__Статья__
|---|

Именно для того, чтобы дать вам это понять, и встал я поначалу на путь гегелевской диалектики. Чтобы пробить брешь в укреплениях так называемого позитивизма, без этого этапа было не обойтись.
Изучив гегелевскую диалектику внимательно, можно убедиться, что корни ее, как сам Гегель и показал, лежат в логике, и прежде всего в ущербности, внутренне присущей логике предикации. В том, иными словами, что всеобщее, при ближайшем рассмотрении, основано — и это не ускользнуло от внимания новейших логиков — исключительно на накоплении, в то время как частное, то единственное, в чем можно обнаружить существование, оказывается во всеобщем чем-то несущественным. Вся гегелевская диалектика и направлена как раз на то, чтобы этот пробел заполнить и, применив чудесную трансмутацию, показать, каким образом может всеобщее по лесенке Aufhebung снизойти в частное.
Однако какие бы чудеса гегелевская диалектика ни творила — как бы ни были важны выведенные из нее Марксом следствия, благодаря которым она вышла в широкий мир, завершив тем самым то, что явление Гегеля собой ознаменовало, то есть ниспровержение основанного на Ecclesia, Церкви, политического и общественного строя — как бы ни преуспела она в этом последнем деле — какова бы ни была ценность тех политических начинаний, которые на нее опираются, — все равно диалектика эта ложна. Против нее свидетельствуют как естественные науки, так и историческое развитие наук фундаментальных, то есть математических.
Как сразу же заметил современник создания гегелевской системы, которая была тогда Системой как таковой, — как увидел, обнаружил, и не переставал твердить Киркегор: тревога является в данном случае знаком или свидетельством экзистенциального провала, зияния. И я покажу вам, что фрейдовская система как раз и способна это обосновать.
Структура отношений между тревогой и желанием — двойное зияние между субъектом, с одной стороны, и выпавшим из него объектом, в котором должен субъект, по ту сторону тревоги, найти себе инструмент, с другой, — изначальная функция этого утраченного объекта, на которой Фрейд так настаивает, — вот тот изъян, который не позволяет нам рассматривать желание в свете имманентного логике насилия как единственного измерения, которое позволяет из логических тупиков выбраться.

|---|

__Данные__
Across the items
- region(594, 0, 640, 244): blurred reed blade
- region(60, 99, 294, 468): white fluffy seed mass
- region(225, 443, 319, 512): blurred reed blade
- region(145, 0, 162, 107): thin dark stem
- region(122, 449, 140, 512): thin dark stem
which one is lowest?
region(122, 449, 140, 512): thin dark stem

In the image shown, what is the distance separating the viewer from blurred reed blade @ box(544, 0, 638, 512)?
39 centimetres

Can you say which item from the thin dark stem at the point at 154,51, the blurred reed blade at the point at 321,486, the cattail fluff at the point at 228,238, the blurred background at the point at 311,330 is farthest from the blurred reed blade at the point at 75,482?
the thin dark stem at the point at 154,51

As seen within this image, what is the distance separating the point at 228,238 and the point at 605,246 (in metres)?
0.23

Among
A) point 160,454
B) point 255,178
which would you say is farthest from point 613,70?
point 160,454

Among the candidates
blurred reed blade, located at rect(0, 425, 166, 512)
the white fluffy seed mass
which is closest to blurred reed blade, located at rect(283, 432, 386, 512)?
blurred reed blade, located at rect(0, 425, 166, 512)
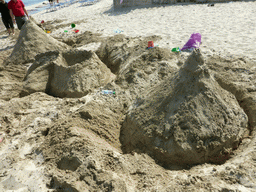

|---|

__Задачи__
1. Пожалуйста, перепишите весь список, расположенный выше, слово в слово и строка за строкой. Картинки в ответ не включайте.
2. Напишите продолжение статьи о гегелевской диалектике и тревоге, начиная сразу после её последнего предложения.

__Ответы по заданиям__
1.
Across the items
- region(594, 0, 640, 244): blurred reed blade
- region(60, 99, 294, 468): white fluffy seed mass
- region(225, 443, 319, 512): blurred reed blade
- region(145, 0, 162, 107): thin dark stem
- region(122, 449, 140, 512): thin dark stem
which one is lowest?
region(122, 449, 140, 512): thin dark stem

In the image shown, what is the distance separating the viewer from blurred reed blade @ box(544, 0, 638, 512)?
39 centimetres

Can you say which item from the thin dark stem at the point at 154,51, the blurred reed blade at the point at 321,486, the cattail fluff at the point at 228,238, the blurred background at the point at 311,330 is farthest from the blurred reed blade at the point at 75,482?
the thin dark stem at the point at 154,51

As seen within this image, what is the distance separating the point at 228,238 and the point at 605,246 (in metres)?
0.23

Among
A) point 160,454
B) point 255,178
which would you say is farthest from point 613,70?
point 160,454

Among the candidates
blurred reed blade, located at rect(0, 425, 166, 512)
the white fluffy seed mass
which is closest to blurred reed blade, located at rect(283, 432, 386, 512)?
blurred reed blade, located at rect(0, 425, 166, 512)

2.
Фрейд подводит нас здесь к средоточию того, что лежит в основе одного известного явления — явления, представлявшегося ему иллюзией. Следуя обычаю своего времени, требовавшему алиби, он называл это явление религией. Что касается меня, то я назову его Церковью.
Фрейд проливает разумный свет на то самое, благодаря чему Церковь перед гегелевской революцией устояла, не потеряв при этом, как видите, окружающего ее ореола.
Уже в самом основании церковной традиции прослеживается ответвление, уходящее по ту сторону положенной Фрейдом в форме мифа об убийстве отца границы, ответвление бесконечно более глубокое и структурно укорененное.
Туда, на эту зыбкую и ненадежную почву и собирался я в этом году вступить, льстя себя, надо признаться, наличием в этой аудитории ушей, достойных все это слышать — я имею в виду представителей духовенства.
Что касается того, что находим мы об отце — об их Отце — у Отцов Церкви, то да позволено мне будет сразу заметить им, что этим довольствоваться нельзя.
Некоторые из вас знают, что я был и остаюсь, еще с подросткового возраста, прилежным читателем Блаженного Августина. Правда, трактат De trinitate я открыл для себя довольно поздно, всего лет десять назад. Листая его на днях, я поразился тому, насколько мало говорит Августин об Отце. Он прекрасно рассуждает о Сыне, еще лучше о Святом Духе, но когда читаешь его, создается не то чтобы иллюзия, но такое впечатление, будто перо его, словно бы под действием некоего automaton, проскальзывает, когда речь идет об Отце.
Августин, однако, был человеком необычайно ясного ума, и я с радостью нашел у него решительное возражение против применения к Богу термина causa sui. Понятие это и в самом деле совершенно абсурдно, но доказать эту абсурдность можно лишь исходя в общих чертах из того, о чем говорил вам я — что причина является не прежде, чем желание уже возникло, и что причина желания антиномичной концепции causa sui ни в коем случае не равнозначна.
Однако тот же Августин, способный, как оказалось, вопреки принятым в расхожем благочестии формулам, подобное положение сформулировать, проявляет все-таки слабость, переводя еврейское Ehyeh acher ehyeh, которое я уже давно вас учу читать правильно, латинским Ego sum qui sum, Я есмь тот, который есмь, и отождествляя тем самым Бога и Бытие. В этом году я собирался рассмотреть множество других выбранных из еврейских текстов аналогичных формул, на примере которых вы убедились бы, насколько хромы и фальшивы их латинские, а вслед за ними и французские переводы — и это при том, что Августин был, несомненно, подлинным мастером слова. Когда речь идет о Боге, говорящем с Моисеем из неопалимой купины, пресловутое Я есмь тот, который есмь, в котором Бог утверждает свою тождественность Бытию, оборачивается чистой воды абсурдом.
2.
Итак, я напомню вам вкратце смысл функции маленького а в тех различных формах его, которые я рассматривал с вами в прошлом году. Те, кто слушал у меня этот курс, знают уже, в каких границах каждая из них действует.
В тревоге объект маленькое а выпадает. Выпадение это является первичным фактом. Различие форм, которые принимает пропавший объект, связано с видами, под которыми воспринимается субъектом желание Другого.
Это и объясняет функцию орального объекта.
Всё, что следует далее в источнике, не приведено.